The problem for hybrids right now is that gas is cheaper than bottled water again. This makes it harder to sell a hybrid based mostly on how little gas it uses.
Which probably explains why the new Honda Insight hybrid focuses on things other than gas mileage, such as how much unlike a hybrid it looks and how unlike a hybrid it moves. That it also gets 55 miles to the gallon in the city and 49 on the highway is what you might call a bonus.
What It Is
The Insight is Honda’s newest hybrid sedan.
It’s about the same size as the compact-size Civic, and the two cars share a common chassis, but the Insight has its own unique (hybrid) powertrain, as well as a unique exterior and interior look.
Another difference from other hybrids is the acceleration.
The 2019 Insight can get from zero to 60 mph in about eight seconds — about two seconds quicker than other hybrids in this class, like the Toyota Prius and the Hyundai Ioniq; and about the same as most non-hybrid economy cars, none of which even approach the Insight’s 55 mpg capability.
It doesn’t get quite as far as the Ioniq, which leads the class with an EPA rating of 59 mpg on the highway and 57 in the city. (The Prius gets 58 mpg city and 53 highway.)
But with unleaded regular hovering around $2.25 nationally, that’s a difference that may not matter as much to buyers as the Insight’s other differences.
Prices start at $22,930 for the LX trim and top out at $28,190 for a Touring trim with a premium 10-speaker audio system and an 8-inch high-resolution LCD touch screen.
The 2019 Insight is an all-new model.
The much-better-than-economy car mileage.
The performance is better than hybrid rivals’.
There’s much more room for legs in the second row than in the Prius and Ioniq.
What’s Not So Good
There’s not as much room for cargo as rivals’.
There’s no plug-in option, which lets a hybrid recharge its batteries without burning any gas and enables the car to be driven farther (and faster) on just its batteries. Both the Prius and the Ioniq are available as plug-ins.
The highway mileage is noticeably lower than rivals’.
Under the Hood
As in other hybrids, the Insight gas engine — 1.5 liters — cycles on and off to conserve fuel, with the battery/motor taking over when the gas engine isn’t running, as well as supplementing the power of the gas engine when extra acceleration is needed.
But the Insight hybrid gas-electric powertrain has more power than the hybrid drivetrains offered by its rivals, 151 horsepower vs. the Prius’ 121 horsepower and the Ioniq’s 139 horsepower.

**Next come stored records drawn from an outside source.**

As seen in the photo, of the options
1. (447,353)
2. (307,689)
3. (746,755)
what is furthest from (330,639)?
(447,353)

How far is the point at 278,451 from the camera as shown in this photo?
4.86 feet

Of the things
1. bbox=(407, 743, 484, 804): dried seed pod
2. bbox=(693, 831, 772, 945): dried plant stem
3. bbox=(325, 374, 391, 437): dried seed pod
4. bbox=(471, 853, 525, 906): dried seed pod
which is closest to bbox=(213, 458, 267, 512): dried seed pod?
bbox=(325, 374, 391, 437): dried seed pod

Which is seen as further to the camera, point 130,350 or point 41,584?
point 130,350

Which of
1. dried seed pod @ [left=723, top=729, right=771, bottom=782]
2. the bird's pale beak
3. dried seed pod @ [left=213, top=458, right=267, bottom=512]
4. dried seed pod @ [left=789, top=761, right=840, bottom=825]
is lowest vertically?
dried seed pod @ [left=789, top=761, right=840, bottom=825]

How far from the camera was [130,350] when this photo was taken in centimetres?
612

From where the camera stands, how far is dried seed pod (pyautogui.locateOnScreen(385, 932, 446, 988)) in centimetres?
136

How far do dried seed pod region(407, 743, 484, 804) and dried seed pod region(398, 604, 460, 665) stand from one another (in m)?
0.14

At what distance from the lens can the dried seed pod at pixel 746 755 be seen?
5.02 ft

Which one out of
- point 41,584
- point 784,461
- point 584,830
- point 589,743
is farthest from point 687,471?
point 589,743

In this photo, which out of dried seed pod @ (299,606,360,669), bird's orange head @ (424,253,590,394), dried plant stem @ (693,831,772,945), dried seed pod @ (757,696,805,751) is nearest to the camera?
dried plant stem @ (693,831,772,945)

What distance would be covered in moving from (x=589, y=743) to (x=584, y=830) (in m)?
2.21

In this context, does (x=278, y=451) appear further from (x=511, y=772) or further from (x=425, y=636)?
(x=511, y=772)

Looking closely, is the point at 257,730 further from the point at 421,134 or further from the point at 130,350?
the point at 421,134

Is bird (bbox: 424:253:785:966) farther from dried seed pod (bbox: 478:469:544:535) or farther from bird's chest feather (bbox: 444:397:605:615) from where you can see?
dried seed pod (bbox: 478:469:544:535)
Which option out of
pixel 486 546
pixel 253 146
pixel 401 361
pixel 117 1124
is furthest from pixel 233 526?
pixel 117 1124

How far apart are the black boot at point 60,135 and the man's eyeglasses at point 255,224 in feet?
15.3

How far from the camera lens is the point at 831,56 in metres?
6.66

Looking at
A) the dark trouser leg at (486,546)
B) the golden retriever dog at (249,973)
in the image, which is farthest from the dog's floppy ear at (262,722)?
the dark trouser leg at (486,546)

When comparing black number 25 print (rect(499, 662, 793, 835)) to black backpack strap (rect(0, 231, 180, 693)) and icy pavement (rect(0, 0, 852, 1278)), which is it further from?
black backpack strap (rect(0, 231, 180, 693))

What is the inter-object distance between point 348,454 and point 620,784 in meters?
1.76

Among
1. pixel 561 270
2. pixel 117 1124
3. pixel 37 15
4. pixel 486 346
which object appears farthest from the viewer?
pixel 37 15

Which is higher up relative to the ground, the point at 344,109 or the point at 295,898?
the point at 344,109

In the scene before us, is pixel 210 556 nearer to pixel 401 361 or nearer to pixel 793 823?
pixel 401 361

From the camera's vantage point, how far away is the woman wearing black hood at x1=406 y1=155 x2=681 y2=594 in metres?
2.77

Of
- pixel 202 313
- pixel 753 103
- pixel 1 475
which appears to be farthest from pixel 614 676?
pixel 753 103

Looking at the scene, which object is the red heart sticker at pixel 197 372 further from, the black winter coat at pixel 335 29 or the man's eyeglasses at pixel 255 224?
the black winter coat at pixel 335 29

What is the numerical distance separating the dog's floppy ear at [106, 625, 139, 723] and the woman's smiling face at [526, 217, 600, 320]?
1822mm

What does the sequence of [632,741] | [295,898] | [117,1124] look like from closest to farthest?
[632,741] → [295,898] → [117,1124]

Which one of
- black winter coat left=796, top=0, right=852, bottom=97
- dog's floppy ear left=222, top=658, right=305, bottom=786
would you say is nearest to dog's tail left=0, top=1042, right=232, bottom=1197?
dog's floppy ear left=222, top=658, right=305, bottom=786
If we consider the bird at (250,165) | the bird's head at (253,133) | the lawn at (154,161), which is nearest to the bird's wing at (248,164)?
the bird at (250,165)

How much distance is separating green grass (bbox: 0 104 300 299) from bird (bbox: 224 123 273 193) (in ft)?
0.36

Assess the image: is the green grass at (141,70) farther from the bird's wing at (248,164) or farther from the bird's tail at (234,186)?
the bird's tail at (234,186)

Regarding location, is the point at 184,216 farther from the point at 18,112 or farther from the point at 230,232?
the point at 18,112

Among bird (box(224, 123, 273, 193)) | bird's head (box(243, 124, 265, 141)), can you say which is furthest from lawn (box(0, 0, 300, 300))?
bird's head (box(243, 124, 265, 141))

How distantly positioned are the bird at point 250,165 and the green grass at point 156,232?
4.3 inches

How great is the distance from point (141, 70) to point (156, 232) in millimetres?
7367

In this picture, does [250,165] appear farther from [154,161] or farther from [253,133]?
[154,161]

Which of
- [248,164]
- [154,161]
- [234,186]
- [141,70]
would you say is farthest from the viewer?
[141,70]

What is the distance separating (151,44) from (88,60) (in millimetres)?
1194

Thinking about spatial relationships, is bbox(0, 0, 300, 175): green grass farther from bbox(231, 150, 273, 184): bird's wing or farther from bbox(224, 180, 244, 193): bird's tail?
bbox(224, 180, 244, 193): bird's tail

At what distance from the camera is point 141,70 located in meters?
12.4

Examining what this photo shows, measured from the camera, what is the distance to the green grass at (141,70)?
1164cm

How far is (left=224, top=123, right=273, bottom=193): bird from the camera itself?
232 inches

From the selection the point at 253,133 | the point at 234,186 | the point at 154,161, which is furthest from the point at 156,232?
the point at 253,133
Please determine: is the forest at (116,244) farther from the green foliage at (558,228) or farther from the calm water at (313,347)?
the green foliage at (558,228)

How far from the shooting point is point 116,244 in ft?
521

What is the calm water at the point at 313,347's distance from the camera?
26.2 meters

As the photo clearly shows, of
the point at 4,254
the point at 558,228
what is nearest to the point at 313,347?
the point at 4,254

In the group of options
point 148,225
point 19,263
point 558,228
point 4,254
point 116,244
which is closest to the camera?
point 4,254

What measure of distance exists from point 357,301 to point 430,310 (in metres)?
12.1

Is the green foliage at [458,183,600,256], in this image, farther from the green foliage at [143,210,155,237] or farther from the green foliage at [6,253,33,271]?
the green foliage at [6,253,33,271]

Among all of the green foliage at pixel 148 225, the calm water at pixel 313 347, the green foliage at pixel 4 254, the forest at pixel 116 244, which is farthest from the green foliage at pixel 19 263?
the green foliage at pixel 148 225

Which is why the Insight can get to 60 mph in about 8 seconds while its rivals need closer to 10 seconds.
On the Road
It’s not just that it’s quicker than the competition; the Insight is more relaxed than its competition because it has that extra margin of power in reserve. It’s not necessary to put the accelerator pedal through the floorboard to get this hybrid to accelerate.
It’s quieter, too, on account of this.
The engine (and standard CVT automatic transmission) doesn’t have to work as hard to get the Insight going, so there’s less noise when it’s getting going.
The Insight, like other hybrids, has a regenerative braking system, which converts braking force that would otherwise be lost as heat into electricity during deceleration. It’s a way to scrounge free electricity — or at least get some without burning gas.
But Honda’s regenerative system is noticeably quieter than most. There’s also less obvious drag, and the pedal feel is normal, while other hybrids’ can be grabby or abrupt.
That’s the key difference between the Insight and its rivals: It’s easy to forget that it’s a hybrid.
At the Curb
The Insight is a more passenger-friendly car than other models in this class, like the Prius and Ioniq, because it has significantly more back-seat legroom: 37.4 inches versus 33.4 inches in the Prius and 35.7 inches in the Ioniq.
But the Insight is also a sedan, so it’s a bit less cargo-friendly than hatchback models like the Prius and Ioniq.
While it has a good-sized trunk for a compact sedan, its 15.1 cubic feet of space is much less than the 27.3 cubic feet behind the back seats in the Prius and the 23 cubic feet in the Ioniq.
The absence — for now — of a plug-in version may disappoint some buyers, but the added cost would probably be a hard sell while gas remains as cheap as it currently is. That may change, of course, and if it does, a plug-in version will likely appear.
The Bottom Line
Honda’s decision to offer more than just mileage could prove to be a very smart decision.
If gas prices go up, the Insight still appeals.
And if they don’t go up … the Insight will still appeal.